Written request: Give exactly the lines from the one with "Have a look at" through the final line of the listing below, both included, leaving out any pictures.

+++++

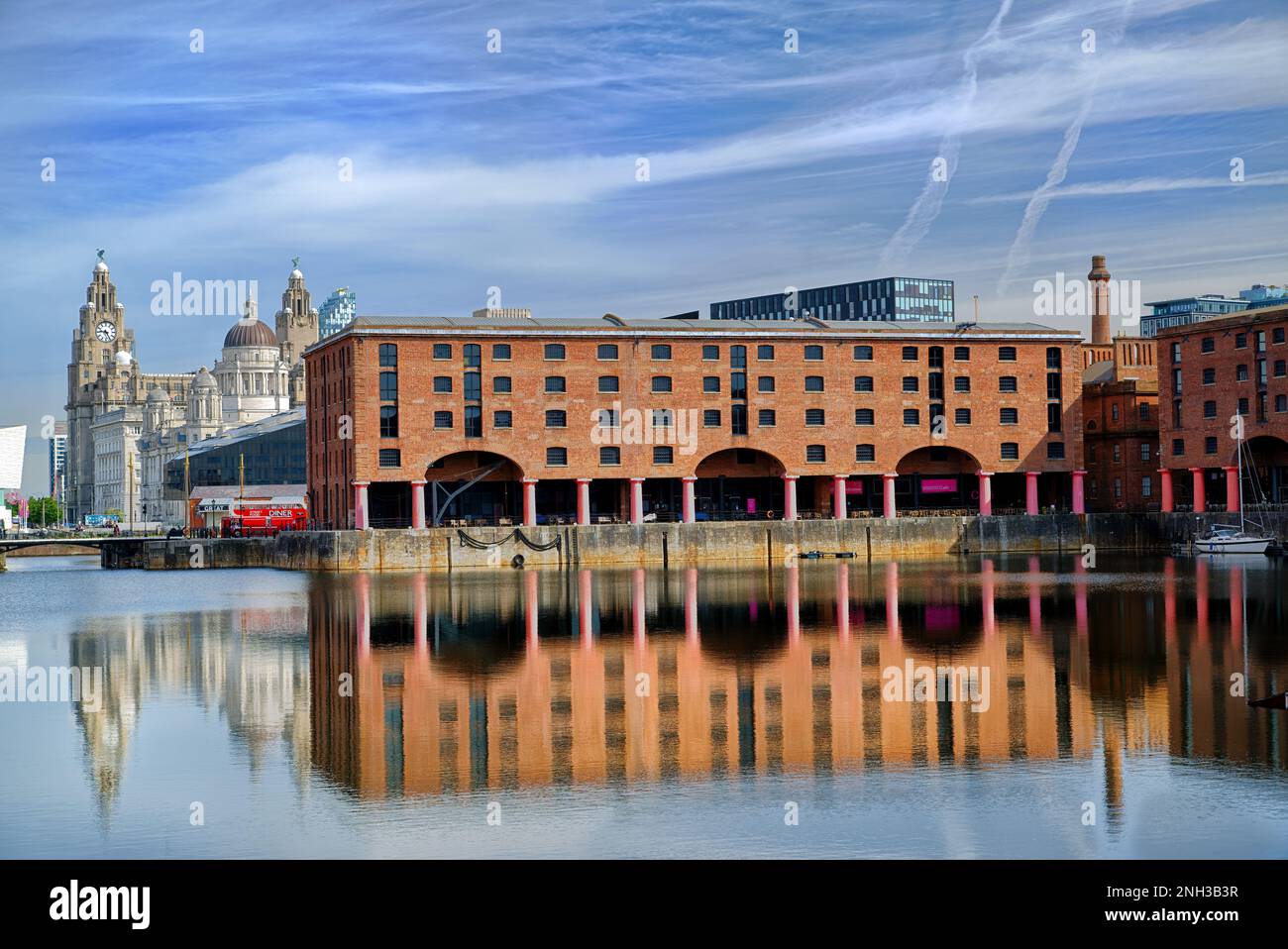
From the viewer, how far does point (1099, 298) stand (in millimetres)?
130500

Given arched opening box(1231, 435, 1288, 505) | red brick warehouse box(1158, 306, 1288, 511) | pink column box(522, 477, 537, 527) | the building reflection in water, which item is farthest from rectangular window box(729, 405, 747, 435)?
the building reflection in water

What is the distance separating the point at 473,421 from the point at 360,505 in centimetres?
833

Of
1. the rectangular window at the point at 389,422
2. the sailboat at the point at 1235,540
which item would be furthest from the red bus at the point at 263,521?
the sailboat at the point at 1235,540

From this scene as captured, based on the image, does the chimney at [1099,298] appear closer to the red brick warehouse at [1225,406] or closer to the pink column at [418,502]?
the red brick warehouse at [1225,406]

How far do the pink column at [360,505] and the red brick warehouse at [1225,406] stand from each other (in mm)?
52043

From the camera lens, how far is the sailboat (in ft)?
293

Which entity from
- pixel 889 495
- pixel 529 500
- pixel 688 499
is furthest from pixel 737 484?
pixel 529 500

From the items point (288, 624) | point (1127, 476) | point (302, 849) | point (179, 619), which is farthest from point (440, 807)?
point (1127, 476)

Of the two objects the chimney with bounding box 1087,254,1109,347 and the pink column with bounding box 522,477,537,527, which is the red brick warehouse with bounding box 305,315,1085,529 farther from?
the chimney with bounding box 1087,254,1109,347

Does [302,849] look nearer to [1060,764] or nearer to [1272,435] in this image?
[1060,764]

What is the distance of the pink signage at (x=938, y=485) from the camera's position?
106 m

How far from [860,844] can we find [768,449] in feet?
262

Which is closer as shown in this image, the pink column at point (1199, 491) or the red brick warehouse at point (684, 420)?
the red brick warehouse at point (684, 420)

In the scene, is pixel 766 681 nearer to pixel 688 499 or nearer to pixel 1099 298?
pixel 688 499
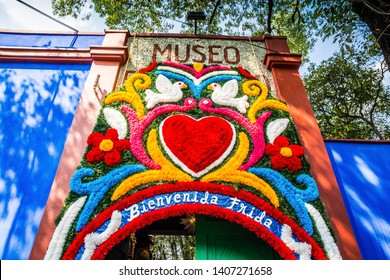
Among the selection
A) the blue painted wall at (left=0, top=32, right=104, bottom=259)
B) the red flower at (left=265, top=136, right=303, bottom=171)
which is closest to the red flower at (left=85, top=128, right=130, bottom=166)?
the blue painted wall at (left=0, top=32, right=104, bottom=259)

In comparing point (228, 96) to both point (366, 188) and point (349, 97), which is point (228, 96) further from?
point (349, 97)

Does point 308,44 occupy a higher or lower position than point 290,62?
higher

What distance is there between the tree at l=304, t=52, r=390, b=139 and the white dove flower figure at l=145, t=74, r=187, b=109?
7417mm

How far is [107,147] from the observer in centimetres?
346

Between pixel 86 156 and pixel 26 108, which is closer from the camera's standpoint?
pixel 86 156

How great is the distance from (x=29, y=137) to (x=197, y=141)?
8.81ft

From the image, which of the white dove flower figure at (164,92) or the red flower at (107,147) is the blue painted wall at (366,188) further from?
the red flower at (107,147)

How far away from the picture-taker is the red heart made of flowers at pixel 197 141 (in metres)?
3.44

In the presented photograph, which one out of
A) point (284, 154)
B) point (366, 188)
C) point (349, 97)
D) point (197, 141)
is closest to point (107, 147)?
point (197, 141)

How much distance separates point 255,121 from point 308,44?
641 cm

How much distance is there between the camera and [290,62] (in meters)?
4.93

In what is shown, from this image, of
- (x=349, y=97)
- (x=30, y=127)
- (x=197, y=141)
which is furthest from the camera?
(x=349, y=97)
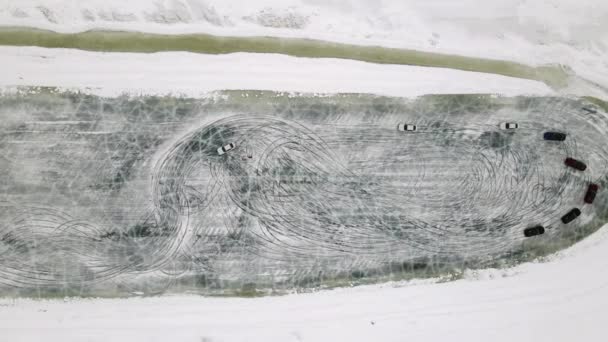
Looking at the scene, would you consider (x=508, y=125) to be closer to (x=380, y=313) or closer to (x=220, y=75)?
(x=380, y=313)

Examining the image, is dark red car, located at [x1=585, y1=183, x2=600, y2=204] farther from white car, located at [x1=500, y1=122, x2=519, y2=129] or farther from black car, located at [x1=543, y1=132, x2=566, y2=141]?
white car, located at [x1=500, y1=122, x2=519, y2=129]

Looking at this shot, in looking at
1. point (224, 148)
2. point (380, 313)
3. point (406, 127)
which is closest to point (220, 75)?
point (224, 148)

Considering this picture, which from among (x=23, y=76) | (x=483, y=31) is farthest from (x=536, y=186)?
(x=23, y=76)

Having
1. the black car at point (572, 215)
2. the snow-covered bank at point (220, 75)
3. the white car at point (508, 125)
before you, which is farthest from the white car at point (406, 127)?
the black car at point (572, 215)

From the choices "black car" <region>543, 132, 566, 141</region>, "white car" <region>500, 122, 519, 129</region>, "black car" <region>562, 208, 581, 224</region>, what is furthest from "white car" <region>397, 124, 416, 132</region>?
"black car" <region>562, 208, 581, 224</region>

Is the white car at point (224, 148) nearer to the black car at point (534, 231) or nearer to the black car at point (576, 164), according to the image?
the black car at point (534, 231)

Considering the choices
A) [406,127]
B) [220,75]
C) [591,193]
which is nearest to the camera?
[220,75]
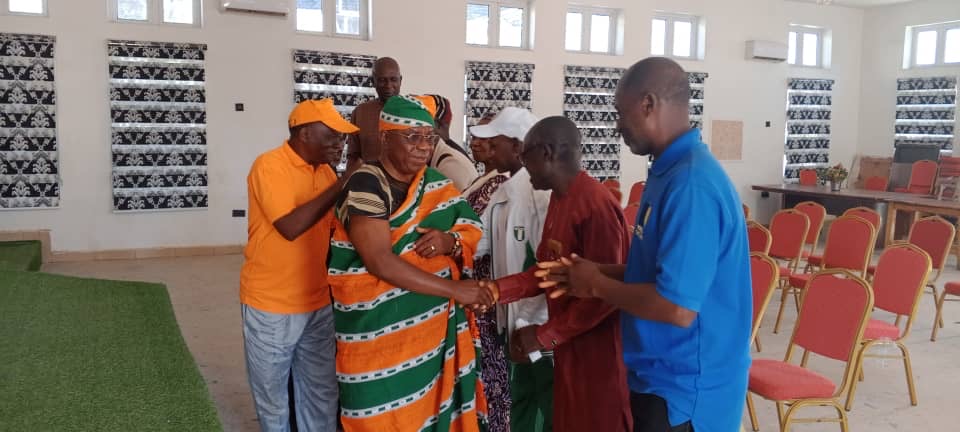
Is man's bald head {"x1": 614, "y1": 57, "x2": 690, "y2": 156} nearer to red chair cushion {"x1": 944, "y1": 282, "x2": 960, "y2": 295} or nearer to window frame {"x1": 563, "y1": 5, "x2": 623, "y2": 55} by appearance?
red chair cushion {"x1": 944, "y1": 282, "x2": 960, "y2": 295}

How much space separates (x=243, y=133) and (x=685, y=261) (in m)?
7.97

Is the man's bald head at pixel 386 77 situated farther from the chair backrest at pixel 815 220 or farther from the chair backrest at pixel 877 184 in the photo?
the chair backrest at pixel 877 184

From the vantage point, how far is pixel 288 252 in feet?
8.23

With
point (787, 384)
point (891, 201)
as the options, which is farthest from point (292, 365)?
point (891, 201)

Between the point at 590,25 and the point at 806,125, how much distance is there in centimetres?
460

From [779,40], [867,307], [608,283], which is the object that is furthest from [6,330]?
[779,40]

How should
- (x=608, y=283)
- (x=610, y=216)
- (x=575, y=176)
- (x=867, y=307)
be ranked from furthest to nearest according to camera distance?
(x=867, y=307) < (x=575, y=176) < (x=610, y=216) < (x=608, y=283)

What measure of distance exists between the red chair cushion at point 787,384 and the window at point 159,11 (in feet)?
24.8

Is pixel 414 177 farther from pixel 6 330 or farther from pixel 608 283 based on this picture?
pixel 6 330

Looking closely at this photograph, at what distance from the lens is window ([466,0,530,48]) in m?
10.0

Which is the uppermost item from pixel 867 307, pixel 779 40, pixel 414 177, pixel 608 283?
pixel 779 40

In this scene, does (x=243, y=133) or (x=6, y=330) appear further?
(x=243, y=133)

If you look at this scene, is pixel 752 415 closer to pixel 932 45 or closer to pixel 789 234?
pixel 789 234

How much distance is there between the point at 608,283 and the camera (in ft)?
5.23
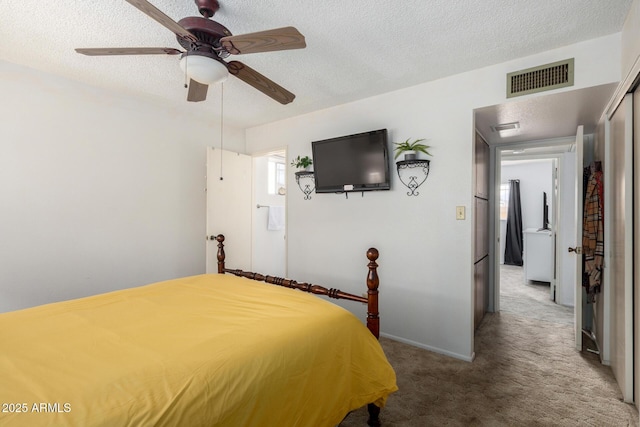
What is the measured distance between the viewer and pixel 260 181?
4801 millimetres

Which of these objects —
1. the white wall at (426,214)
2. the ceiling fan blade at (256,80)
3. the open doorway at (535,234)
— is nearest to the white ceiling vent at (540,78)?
the white wall at (426,214)

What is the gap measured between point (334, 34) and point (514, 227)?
21.5 ft

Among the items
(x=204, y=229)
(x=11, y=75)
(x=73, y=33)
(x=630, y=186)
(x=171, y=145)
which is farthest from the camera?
(x=204, y=229)

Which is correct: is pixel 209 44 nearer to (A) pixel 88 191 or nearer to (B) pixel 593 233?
(A) pixel 88 191

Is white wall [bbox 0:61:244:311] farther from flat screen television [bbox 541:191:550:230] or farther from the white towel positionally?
flat screen television [bbox 541:191:550:230]

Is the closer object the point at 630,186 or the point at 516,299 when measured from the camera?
the point at 630,186

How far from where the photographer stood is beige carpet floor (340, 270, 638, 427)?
183cm

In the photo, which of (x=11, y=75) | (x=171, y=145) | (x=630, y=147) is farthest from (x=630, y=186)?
(x=11, y=75)

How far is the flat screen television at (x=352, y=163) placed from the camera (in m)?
2.89

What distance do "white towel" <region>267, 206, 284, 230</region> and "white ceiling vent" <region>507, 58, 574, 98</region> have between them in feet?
11.6

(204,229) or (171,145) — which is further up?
(171,145)

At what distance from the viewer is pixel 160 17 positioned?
4.34 feet

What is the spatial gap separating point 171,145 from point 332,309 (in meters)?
2.83

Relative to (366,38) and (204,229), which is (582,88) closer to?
(366,38)
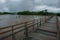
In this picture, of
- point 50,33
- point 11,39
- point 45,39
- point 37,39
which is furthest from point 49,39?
A: point 11,39

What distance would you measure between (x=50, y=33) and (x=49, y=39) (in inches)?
47.8

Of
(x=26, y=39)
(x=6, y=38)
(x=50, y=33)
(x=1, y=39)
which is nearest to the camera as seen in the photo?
(x=1, y=39)

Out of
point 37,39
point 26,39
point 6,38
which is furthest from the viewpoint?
point 37,39

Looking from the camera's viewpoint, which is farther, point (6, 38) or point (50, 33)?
point (50, 33)

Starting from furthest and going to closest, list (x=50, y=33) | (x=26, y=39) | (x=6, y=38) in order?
(x=50, y=33) < (x=26, y=39) < (x=6, y=38)

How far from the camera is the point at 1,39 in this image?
459cm

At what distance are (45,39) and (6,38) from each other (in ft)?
7.40

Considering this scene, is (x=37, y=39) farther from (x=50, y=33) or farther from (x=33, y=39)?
(x=50, y=33)

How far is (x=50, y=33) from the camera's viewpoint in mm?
7246

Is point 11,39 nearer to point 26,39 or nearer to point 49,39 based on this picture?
point 26,39

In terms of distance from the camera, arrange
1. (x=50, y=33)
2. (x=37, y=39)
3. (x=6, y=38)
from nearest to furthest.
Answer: (x=6, y=38), (x=37, y=39), (x=50, y=33)

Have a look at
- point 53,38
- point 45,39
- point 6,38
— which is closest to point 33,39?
point 45,39

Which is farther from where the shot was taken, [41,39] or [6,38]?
[41,39]

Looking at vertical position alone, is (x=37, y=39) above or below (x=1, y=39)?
below
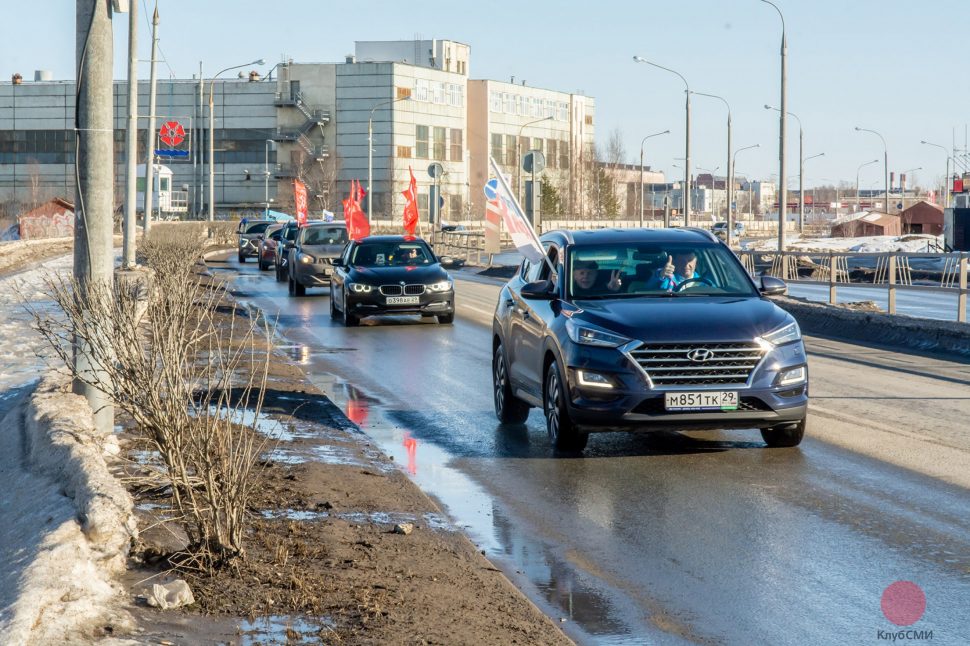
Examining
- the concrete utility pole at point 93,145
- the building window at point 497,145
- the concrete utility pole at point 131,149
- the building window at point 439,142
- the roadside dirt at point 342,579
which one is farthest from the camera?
the building window at point 497,145

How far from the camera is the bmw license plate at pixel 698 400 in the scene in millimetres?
9453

+++++

Result of the task:
Have a look at
- point 53,38
- point 45,39
- point 6,38
— which is closest to point 33,39?
point 45,39

Which is farther from where the shot was taken, [41,39] or [6,38]?
[41,39]

Looking at vertical position alone, is (x=37, y=39) above or below (x=1, y=39)?
below
Examining
- the concrete utility pole at point 93,145
- the building window at point 497,145
- the concrete utility pole at point 131,149
- the building window at point 439,142
- the roadside dirt at point 342,579
which one is farthest from the camera?
the building window at point 497,145

How far from the camera is the bmw license plate at pixel 698 400 in the scene in millimetres?
9453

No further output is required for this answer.